Así se jubiló el ingeniero C

Así que hoy se jubila, ingeniero, dice Susy Díaz, del otro lado de la mesa. Sí, responde el ingeniero C, con una sonrisa blanca, colorado como un tomate de tanto que ríe desde la mañana. O sea que ahora se va a dedicar a la dieta del mandingo. ¿Y cómo es eso?, pregunta Mero Loco desde su esquina. Empieza el lunes y termina el domingo, responde Susy y un coro de sesenta y cuatro carcajadas, incluida la mía, estallan en explosión. ¡Buena, George!, grita una voz desde el fondo de nuestra larga mesa y el ingeniero levanta los pulgares para celebrar la idea. Oye, no seas tonta, cómo le vas a decir eso al ingeniero, retruca Mero Loco. Cómo será de tonta Susy que cuando estaba en el colegio y el profesor borraba la pizarra, ella borraba su cuaderno, agrega y otra vez, las sesenta y cuatro carcajadas, vuelven a explosionar. ¡Que bailen!, ¡que bailen!, gritan otras voces desde el otro extremo de nuestra mesa. ¡Sí, que bailen, que bailen!, secundamos los demás y Susy camina al centro de la pista. Venga, pues, ingeniero, dice extendiendo las manos y el ingeniero baja de su silla de Rey para ir al encuentro. «Hasta las seis de la mañana me vacilo, hasta las seis de la mañana me vacilo…», suena en la pista una cumbia acompasada y el ingeniero C toma a Susy por la cintura como quien va a bailar un tango. Un, dos; un, dos, tres, cuatro y el ingeniero dibuja un ocho con los pies, como Al Pacino en «Perfume de mujer». Un, dos; un, dos, tres, y el ingeniero pega un brinco de caballo de paso como Cantinflas en «El bombero atómico». Un, dos; un, dos, tres, y el ingeniero termina el baile apuntando el techo con el índice, como Jhon Travolta en «Saturday night fever». Hace la venia, nosotros aplaudimos y Susy le da un beso en la mejilla. ¡Oye, qué haces!, grita Mero Loco.

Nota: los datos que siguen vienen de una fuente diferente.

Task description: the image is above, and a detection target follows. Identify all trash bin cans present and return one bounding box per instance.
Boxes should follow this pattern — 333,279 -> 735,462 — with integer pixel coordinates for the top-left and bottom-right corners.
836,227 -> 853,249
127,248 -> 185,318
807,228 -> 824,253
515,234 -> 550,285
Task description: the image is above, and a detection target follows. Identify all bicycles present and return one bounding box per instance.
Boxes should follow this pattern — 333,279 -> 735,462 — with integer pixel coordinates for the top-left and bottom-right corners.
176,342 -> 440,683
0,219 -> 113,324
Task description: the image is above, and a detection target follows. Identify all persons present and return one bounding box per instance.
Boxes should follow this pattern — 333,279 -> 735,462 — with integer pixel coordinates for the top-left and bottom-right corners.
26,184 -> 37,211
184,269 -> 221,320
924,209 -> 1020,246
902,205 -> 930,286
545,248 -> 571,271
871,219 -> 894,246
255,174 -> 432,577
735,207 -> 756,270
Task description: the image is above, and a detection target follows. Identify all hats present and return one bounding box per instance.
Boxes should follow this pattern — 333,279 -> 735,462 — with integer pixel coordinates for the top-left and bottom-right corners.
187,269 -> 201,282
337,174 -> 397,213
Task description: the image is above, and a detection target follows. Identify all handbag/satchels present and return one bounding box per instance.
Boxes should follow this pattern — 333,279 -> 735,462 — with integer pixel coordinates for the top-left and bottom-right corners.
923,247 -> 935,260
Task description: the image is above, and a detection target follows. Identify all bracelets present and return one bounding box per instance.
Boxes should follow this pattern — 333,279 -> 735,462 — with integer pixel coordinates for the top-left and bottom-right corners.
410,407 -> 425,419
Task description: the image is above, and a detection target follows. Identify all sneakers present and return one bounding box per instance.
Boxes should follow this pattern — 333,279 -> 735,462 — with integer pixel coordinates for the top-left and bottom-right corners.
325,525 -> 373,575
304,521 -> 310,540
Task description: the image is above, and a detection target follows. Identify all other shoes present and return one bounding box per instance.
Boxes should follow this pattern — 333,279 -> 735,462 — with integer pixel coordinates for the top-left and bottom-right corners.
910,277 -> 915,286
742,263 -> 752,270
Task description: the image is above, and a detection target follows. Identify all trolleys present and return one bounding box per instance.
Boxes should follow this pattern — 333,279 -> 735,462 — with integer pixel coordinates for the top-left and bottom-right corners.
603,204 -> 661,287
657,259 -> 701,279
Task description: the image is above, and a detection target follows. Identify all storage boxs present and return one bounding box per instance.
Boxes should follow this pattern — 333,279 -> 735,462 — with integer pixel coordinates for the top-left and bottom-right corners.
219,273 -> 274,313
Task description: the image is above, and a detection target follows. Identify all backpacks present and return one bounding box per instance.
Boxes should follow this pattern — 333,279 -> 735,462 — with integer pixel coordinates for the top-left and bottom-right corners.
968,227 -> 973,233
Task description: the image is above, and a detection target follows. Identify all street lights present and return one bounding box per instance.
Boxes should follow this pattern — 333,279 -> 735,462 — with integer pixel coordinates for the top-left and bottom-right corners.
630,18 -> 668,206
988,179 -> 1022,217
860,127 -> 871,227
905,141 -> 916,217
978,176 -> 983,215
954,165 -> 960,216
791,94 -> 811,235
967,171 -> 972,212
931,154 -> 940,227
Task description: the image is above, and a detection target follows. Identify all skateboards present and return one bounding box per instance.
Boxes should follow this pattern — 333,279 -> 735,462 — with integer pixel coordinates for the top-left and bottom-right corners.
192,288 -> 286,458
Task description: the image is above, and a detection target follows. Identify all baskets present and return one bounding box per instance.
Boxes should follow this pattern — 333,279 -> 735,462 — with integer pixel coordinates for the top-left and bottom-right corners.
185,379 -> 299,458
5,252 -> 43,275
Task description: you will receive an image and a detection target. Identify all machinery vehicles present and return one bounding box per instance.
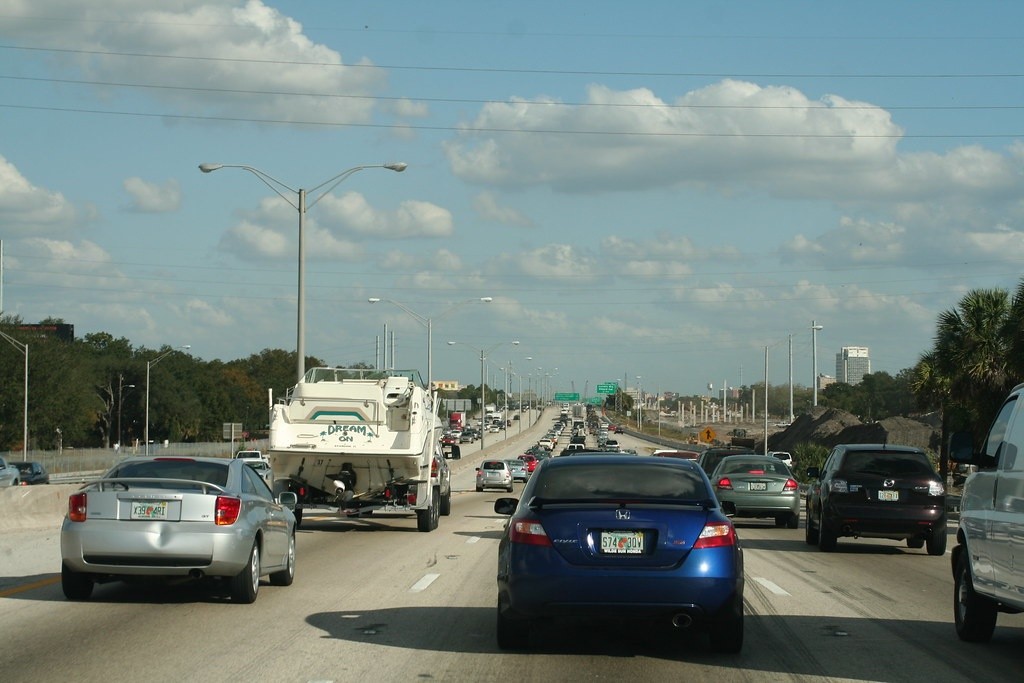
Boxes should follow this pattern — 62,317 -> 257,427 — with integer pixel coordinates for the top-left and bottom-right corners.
267,367 -> 453,534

Susy responde con una sonrisa roja y también con la mano en alto. Vive la vida y no dejes que la vida te viva, parece decir.
Foto: internet

martes, 30 de octubre de 2012

Caballo blanco, asfalto negro

El trabajo me lleva a Ancón. El semáforo en rojo me detiene en la  Panamericana Norte y el cruce con Los Próceres, al final de Los Olivos. Un bus lleno de gente aparca al costado de la camioneta en que viajo y otros se detienen tras de mí. Un tren de autos y un río de gente cruzan la Panamericana en ambos sentidos y un caballo blanco aparece frente a mis ojos. Camina sobre el paso peatonal en dirección a Pro. Un caballo de larga melena, pecho erguido y paso elegante. Uno que hace que todos se alerten al verlo como si vieran un unicornio. Uno que los hace adormecer sus pasos, que los hace detenerse, que los hace sonreír. Un caballo que parece salido de un almanaque, uno que podría estar pastando sobre un prado verde, al lado de un río calmo, al pie de un cerro marrón. Uno que hace que el cobrador del bus baje a la pista y busque un mejor ángulo, que hace que los pasajeros agucen la vista desde sus ventanas, que hace que chofer abrace los brazos sobre el timón. Un caballo alto, fornido, lustroso. Un caballo que hace que el policía de tránsito le habrá paso, le detenga el tren de autos, uno que se pierde en la avenida como un fantasma. Un caballo blanco en el asfalto negro.
Foto: archivo personal

jueves, 11 de octubre de 2012

Mi propio bolero maroquero


Yo soy libre, tú eres libre, ¡que viva la librería!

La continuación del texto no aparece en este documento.